Hace dos décadas, la Argentina dio un paso histórico con la sanción de la Ley N° 26.061 de protección integral de los derechos de niñas, niños y adolescentes. Esta ley consolidó un cambio profundo en la manera en que como sociedad concebimos a la infancia y a la adolescencia, dejó atrás la mirada tutelar que los entendía como objetos de protección para reconocerlos como sujetos plenos de derechos, en consonancia con la Convención sobre los Derechos del Niño que nuestro país había ratificado en 1990 y elevado a jerarquía constitucional en 1994. 

Con esta ley, se cambió de paradigma. No se trató solo de ampliar garantías, sino de sentar las bases de un sistema de protección integral donde el interés superior de la niñez guiara todas las decisiones públicas y privadas. La norma fijó responsabilidades concretas para el Estado en sus distintos niveles y abrió el camino para la creación de instituciones y herramientas específicas, desde organismos administrativos y defensorías hasta servicios locales y zonales. También impulsó la apertura de canales de escucha como la Línea 102, que hoy constituye un espacio fundamental para que niñas, niños y adolescentes puedan ser escuchados y acompañados. 

La ley reconoce derechos esenciales, como el derecho a vivir en familia y comunidad, a la salud integral, a una educación inclusiva y de calidad, a la participación en los asuntos que los afectan y a la protección frente a cualquier forma de violencia, explotación o discriminación. Pero más allá de la enumeración, lo central es que cada uno de estos derechos dejó de ser entendido como una concesión y pasó a ser una obligación jurídica que interpela al Estado y a la sociedad en su conjunto. 

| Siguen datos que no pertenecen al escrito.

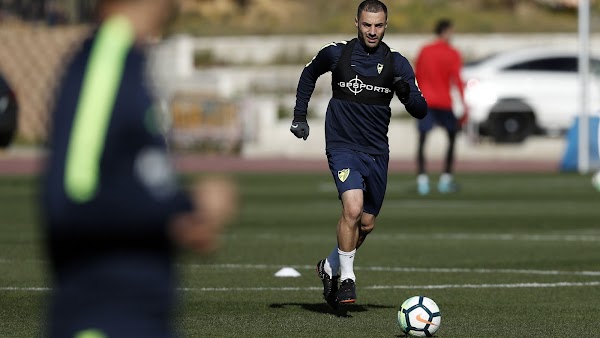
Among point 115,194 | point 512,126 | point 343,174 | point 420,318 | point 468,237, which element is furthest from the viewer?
point 512,126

A veinte años de su sanción, esta ley continúa siendo un pilar insustituible. Su vigencia nos recuerda que la protección de la infancia y la adolescencia no se agota en el plano normativo, requiere voluntad política, presupuestos estables, articulación entre instituciones y compromiso de la comunidad. Sin embargo, persisten deudas que la letra de la ley sola no resuelve como la desigualdad social, la pobreza estructural, la violencia en sus múltiples formas y las dificultades en el acceso a servicios básicos siguen afectando a millones de niñas, niños y adolescentes en nuestro país. 

Este aniversario nos invita a renovar el compromiso colectivo de transformar esos mandatos en realidades cotidianas. El aniversario de la Ley 26.061 no puede ser recordado solamente como un hito jurídico, sino como una brújula ética y política que nos recuerda que el bienestar de las infancias y adolescencias es responsabilidad de todas y todos. Una sociedad que cuida, escucha y acompaña a sus niñeces es una sociedad más justa, más democrática e inclusiva.